Knowing where people look at when they investigate visual stimuli such as pictures and video content provides valuable information for multiple application scenarios. Not only for marketing research, but also for many psychological and human-computer interaction studies, the investigation of viewing behavior has become a popular approach that provides a glimpse into the human mind. May it be a person sitting in front of a computer screen or walking in the park, different eye-tracking devices can record where and how long a person spent visual attention for nearly all possible visual stimuli. Depending on the device, up to 2000 gaze positions per second and the visual stimulus can be recorded for an individual person. Typically, many more persons are recorded in a user study, and the goal is to compare this massive amount of data in order to find similarities as well as outliers in the viewing behavior.
To achieve this, statistical methods are an established means to make sense out of the data. However, some aspects, especially changes in the viewing behavior and its relation to the stimulus over time, can be easier understood with visualizations. Complementary to conducting user studies in order to understand how people interpret visualizations, our second research focus lies on the development of new visualization techniques that ease the interpretation of eye-tracking data in context of the visual stimulus. Especially for video data, where the content is constantly changing, it is important to present information without the need to watch all recorded videos in order to identify interesting time spans for further investigation.
Typical visualizations are so-called attention maps and gaze plots. An attention map aggregates gaze information from one or multiple persons over time and provides an overview on the distribution of attention by visually highlighting hotspots that were investigated long and/or by many participants. To show the temporal order of how persons looked at an image, gaze plots show a sequence of fixated positions with circles and connecting lines, typically encoding the duration of the fixations by the size of the displayed circles. Both techniques can provide valuable information on static images, but for dynamic content, such as video clips, it would be necessary to display the full video with the visualization overlaid.
During our research, we developed new techniques that can be applied to image and video content in order to compare different persons. The first example shows a space-time cube, a visualization that shows gaze positions from multiple participants over time, with time being mapped to the third dimension. Similar to the color coding in attention maps, red areas indicate time spans where the attention of many persons was focused on specific regions, e.g., the face of a talking person in a movie.
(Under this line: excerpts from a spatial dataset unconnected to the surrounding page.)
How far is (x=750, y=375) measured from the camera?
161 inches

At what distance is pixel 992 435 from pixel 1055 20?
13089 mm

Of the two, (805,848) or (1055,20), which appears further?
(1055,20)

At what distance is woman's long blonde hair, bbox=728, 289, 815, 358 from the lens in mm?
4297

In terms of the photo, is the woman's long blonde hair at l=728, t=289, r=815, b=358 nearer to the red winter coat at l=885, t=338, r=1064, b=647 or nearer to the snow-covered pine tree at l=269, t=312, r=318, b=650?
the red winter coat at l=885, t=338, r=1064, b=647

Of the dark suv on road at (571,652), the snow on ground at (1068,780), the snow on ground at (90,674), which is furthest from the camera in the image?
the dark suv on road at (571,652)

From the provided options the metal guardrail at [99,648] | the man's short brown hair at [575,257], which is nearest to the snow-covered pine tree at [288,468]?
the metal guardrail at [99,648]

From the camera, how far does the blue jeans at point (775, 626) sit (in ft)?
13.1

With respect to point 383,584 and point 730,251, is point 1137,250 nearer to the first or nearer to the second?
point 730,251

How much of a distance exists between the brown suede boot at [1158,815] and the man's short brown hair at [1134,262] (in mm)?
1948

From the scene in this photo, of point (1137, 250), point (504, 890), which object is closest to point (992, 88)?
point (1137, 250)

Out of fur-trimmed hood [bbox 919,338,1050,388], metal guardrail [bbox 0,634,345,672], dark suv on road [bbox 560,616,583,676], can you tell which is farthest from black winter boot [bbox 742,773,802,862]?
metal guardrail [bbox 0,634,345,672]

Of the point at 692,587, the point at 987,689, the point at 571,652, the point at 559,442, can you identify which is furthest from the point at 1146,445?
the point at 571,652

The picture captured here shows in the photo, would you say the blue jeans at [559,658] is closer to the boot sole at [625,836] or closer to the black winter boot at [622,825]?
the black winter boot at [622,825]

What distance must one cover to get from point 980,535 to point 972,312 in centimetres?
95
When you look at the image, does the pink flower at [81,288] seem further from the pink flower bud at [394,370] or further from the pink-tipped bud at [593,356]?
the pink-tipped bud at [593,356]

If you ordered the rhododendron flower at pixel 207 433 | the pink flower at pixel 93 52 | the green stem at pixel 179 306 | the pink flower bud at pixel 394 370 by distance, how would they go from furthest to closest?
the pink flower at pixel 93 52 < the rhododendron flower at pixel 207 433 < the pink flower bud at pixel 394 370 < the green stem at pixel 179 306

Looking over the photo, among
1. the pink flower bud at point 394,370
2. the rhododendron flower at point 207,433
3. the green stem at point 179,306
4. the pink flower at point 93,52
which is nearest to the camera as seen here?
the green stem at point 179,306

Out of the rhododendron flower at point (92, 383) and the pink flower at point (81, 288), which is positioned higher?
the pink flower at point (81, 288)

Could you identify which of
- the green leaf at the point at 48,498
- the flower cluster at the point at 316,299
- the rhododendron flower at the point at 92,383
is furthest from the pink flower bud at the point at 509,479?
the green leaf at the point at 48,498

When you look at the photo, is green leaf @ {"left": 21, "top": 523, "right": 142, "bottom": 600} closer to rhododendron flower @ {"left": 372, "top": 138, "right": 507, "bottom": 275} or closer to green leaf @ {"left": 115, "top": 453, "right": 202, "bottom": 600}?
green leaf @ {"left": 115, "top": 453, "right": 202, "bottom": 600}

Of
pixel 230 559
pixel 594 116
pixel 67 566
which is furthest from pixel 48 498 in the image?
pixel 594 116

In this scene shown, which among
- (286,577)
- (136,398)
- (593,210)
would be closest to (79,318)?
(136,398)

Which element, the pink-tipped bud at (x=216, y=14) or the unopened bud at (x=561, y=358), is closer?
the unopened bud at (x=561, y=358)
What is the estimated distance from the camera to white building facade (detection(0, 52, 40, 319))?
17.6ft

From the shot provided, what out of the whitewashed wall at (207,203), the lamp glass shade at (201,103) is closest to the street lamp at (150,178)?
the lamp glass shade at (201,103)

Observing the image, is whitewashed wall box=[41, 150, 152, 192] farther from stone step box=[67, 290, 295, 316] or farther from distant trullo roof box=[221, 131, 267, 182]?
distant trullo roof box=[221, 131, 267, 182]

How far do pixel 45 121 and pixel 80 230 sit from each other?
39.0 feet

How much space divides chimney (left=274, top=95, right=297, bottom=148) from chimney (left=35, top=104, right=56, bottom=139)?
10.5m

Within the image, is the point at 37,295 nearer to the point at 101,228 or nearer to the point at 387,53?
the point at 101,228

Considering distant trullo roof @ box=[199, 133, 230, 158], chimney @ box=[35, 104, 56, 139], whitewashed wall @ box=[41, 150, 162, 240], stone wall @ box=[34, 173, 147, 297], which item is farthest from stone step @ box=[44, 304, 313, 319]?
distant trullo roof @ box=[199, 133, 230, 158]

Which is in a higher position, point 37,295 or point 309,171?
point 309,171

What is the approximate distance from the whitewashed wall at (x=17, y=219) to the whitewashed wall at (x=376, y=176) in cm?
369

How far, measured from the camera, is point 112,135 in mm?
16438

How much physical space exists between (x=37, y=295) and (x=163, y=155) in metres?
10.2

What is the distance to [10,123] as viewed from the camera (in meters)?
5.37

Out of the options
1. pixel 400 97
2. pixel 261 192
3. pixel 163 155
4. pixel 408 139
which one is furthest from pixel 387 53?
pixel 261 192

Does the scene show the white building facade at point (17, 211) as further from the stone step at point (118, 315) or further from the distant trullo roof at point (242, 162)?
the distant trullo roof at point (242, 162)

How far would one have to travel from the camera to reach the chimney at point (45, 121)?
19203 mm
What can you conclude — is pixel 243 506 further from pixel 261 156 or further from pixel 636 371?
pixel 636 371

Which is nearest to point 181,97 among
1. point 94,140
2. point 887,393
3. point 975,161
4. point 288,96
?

This is an important event called attentional synchrony and such time spans can be investigated to see if the attention was directed as intended, or if a distracting event occurred that was not intended by the director (e.g., reflected sun light that distracts from important content in the scene). With the space-time cube, such time spans of common viewing behavior are easy to find in a video without the need to watch the whole content. However, outliers, i.e., persons that looked differently than the majority, are not so easy to find with this technique. Furthermore, only the distribution of attention is visible in the overview; to see what happened in the video at specific points in time, one still has to jump to this position in the video.
To address these problems – detecting outliers and see the video content directly – we developed the gaze stripes visualization. For each recorded person, all gaze positions are displayed by small thumbnails that show the investigated region on the stimulus. The thumbnails can be aligned on horizontal timelines to compare between persons. As a result, similar regions as well as outlier regions of investigated content become visible and the method allows an easy identification of what attracted the attention of individual persons.
In the presented examples, the content that was watched by the recorded persons was always the same, making it easier to compare between persons and relate the gaze data to one specific video. In our current research, we focus on the complex issue of mobile eye tracking data where every persons creates an individual video for which the duration and content can be very different. Comparing these datasets poses an even bigger challenge than the scenarios in our previous examples. The analysis of such data currently requires tedious manual investigation of each recorded video, which future research will aim to improve.